Qiang YangLong XuWeihe DongXiaokun LiKuanquan WangSuyu DongXianyu ZhangTiansong YangFeng JiangBin ZhangGongning LuoXin GaoGuohua Wang
Published in: Briefings in bioinformatics (2024)
While significant strides have been made in predicting neoepitopes that trigger autologous CD4+ T cell responses, accurately identifying the antigen presentation by human leukocyte antigen (HLA) class II molecules remains a challenge. This identification is critical for developing vaccines and cancer immunotherapies. Current prediction methods are limited, primarily due to a lack of high-quality training epitope datasets and algorithmic constraints. To predict the exogenous HLA class II-restricted peptides across most of the human population, we utilized the mass spectrometry data to profile >223 000 eluted ligands over HLA-DR, -DQ, and -DP alleles.
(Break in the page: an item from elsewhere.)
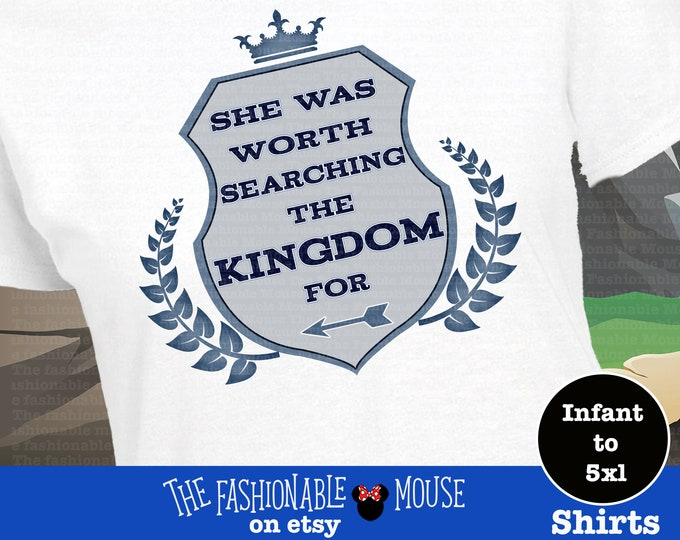She Was Worth Searching The Kingdom For Shirt, Disney Prince Shirt, Disney Couples Shirt,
Here, by integrating these data with peptide processing and gene expression, we introduce HLAIImaster, an attention-based deep learning framework with adaptive domain knowledge for predicting neoepitope immunogenicity. Leveraging diverse biological characteristics and our enhanced deep learning framework, HLAIImaster is significantly improved against existing tools in terms of positive predictive value across various neoantigen studies. Robust domain knowledge learning accurately identifies neoepitope immunogenicity, bridging the gap between neoantigen biology and the clinical setting and paving the way for future neoantigen-based therapies to provide greater clinical benefit. In summary, we present a comprehensive exploitation of the immunogenic neoepitope repertoire of cancers, facilitating the effective development of "just-in-time" personalized vaccines.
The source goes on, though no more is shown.